La question ne porte donc pas sur l’utilité du service, mais sur la façon dont il est financé, organisé et promu. C’est la Commission des transports du Québec (CTC) qui octroie des droits monopolistiques sur les différentes lignes de transport interurbain prédéterminées à des entreprises soumissionnaires. Environ une quinzaine de compagnies à but lucratif se partagent l’ensemble des lignes du réseau de transport interurbain.

Ces dernières ne reçoivent pas de financement public, mais elles doivent faire approuver leur offre de services (coût, trajet, horaire) par la CTC. En revanche, une panoplie de programmes permettent aux entreprises de réclamer des subventions, par exemple pour maintenir, améliorer, développer de nouveaux services ou même pour contrer l’abandon imminent d’un service.

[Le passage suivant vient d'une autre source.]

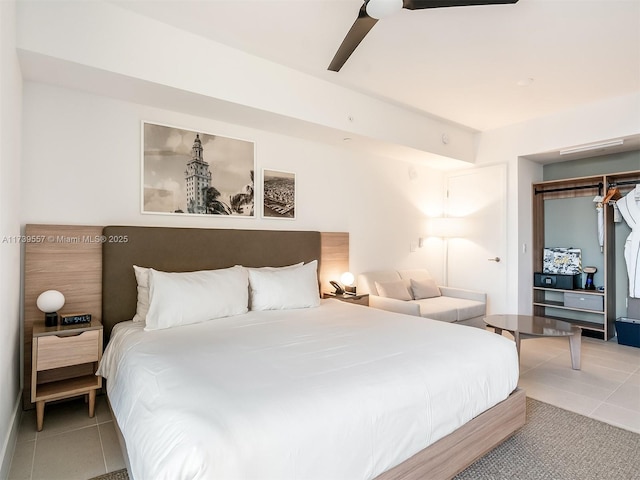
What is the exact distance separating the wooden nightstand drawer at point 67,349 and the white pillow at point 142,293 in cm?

Dans le cas beauceron, les préfets reconnaissent l’importance du transport interurbain, mais ne considèrent pas devoir financer une compagnie privée à cette fin, d’autant plus qu’Autobus Breton n’aurait ni fourni ses états de compte, ni démontré son plan d’action pour rentabiliser son service. Du moins, c’est ce qu’ils disaient en septembre dernier. Deux MRC ont depuis changé leur position et acceptent finalement de subventionner l’entreprise de transport. Le 14 novembre, nous saurons si la MRC récalcitrante emboîte le pas.

Vers la nationalisation ?

Il y a consensus sur le besoin d’accorder un financement public substantiel pour le service interurbain d’autocar. Même les chefs d’entreprises, ces messieurs Breton, Maheux, Gallant et al. le revendiquent. En revanche, pourquoi maintenir le système de contrats monopolistes octroyés par le gouvernement, ou la « régionalisation des marchés », un système archaïque mis en place dans les années 1930 ? Et comment justifier que le financement public de services d’intérêt général bénéficie à des entreprises à but lucratif ? Une chose est sûre, le Québec gagnerait à se doter d’un plan structurant pour le transport collectif interurbain.